- [Data for the task]

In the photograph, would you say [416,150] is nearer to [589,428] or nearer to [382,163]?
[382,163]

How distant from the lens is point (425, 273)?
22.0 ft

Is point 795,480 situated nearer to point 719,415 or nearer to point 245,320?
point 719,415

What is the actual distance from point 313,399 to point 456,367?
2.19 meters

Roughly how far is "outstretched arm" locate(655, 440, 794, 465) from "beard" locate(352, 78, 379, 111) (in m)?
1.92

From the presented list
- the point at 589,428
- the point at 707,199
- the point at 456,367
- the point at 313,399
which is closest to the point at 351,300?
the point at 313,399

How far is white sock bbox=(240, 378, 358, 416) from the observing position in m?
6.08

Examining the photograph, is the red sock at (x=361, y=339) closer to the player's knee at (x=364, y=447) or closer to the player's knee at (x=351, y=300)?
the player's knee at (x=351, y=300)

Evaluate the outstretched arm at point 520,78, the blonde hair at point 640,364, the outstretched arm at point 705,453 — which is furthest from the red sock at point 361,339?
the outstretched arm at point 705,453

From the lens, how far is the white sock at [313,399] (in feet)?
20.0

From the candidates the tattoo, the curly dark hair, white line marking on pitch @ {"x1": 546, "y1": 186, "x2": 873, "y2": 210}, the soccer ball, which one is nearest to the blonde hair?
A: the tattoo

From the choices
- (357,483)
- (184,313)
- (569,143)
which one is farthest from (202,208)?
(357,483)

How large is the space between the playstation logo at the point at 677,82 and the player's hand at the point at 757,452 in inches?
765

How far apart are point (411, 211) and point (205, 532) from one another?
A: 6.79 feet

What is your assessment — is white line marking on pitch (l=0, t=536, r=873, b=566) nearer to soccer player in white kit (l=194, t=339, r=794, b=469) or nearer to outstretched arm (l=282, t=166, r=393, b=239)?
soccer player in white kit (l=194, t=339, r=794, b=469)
==
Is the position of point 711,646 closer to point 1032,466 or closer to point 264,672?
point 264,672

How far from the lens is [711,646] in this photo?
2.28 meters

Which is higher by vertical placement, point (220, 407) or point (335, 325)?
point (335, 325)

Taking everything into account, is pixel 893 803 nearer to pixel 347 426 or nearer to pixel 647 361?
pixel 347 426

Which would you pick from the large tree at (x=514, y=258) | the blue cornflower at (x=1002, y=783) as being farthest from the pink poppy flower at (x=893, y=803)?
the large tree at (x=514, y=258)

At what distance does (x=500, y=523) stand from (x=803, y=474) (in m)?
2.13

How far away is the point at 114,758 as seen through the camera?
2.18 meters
--
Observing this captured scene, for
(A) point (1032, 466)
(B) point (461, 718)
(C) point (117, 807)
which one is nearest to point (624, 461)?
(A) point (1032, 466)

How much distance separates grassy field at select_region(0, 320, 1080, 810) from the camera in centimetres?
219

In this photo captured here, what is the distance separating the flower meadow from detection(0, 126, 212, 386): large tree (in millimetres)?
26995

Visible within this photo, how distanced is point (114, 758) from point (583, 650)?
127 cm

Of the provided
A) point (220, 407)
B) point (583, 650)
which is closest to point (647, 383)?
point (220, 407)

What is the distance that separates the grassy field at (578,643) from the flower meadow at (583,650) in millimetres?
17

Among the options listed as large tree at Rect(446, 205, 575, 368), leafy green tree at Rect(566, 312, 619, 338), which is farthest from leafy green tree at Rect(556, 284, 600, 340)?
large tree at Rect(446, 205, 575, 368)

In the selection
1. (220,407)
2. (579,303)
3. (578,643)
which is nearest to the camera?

- [Exercise] Copy the items above word for word, beginning at the line that contains "How far away" and stopping after the line that contains "2.18 meters".

- [Answer to this problem]
How far away is the point at 114,758 as seen through the camera?
2.18 meters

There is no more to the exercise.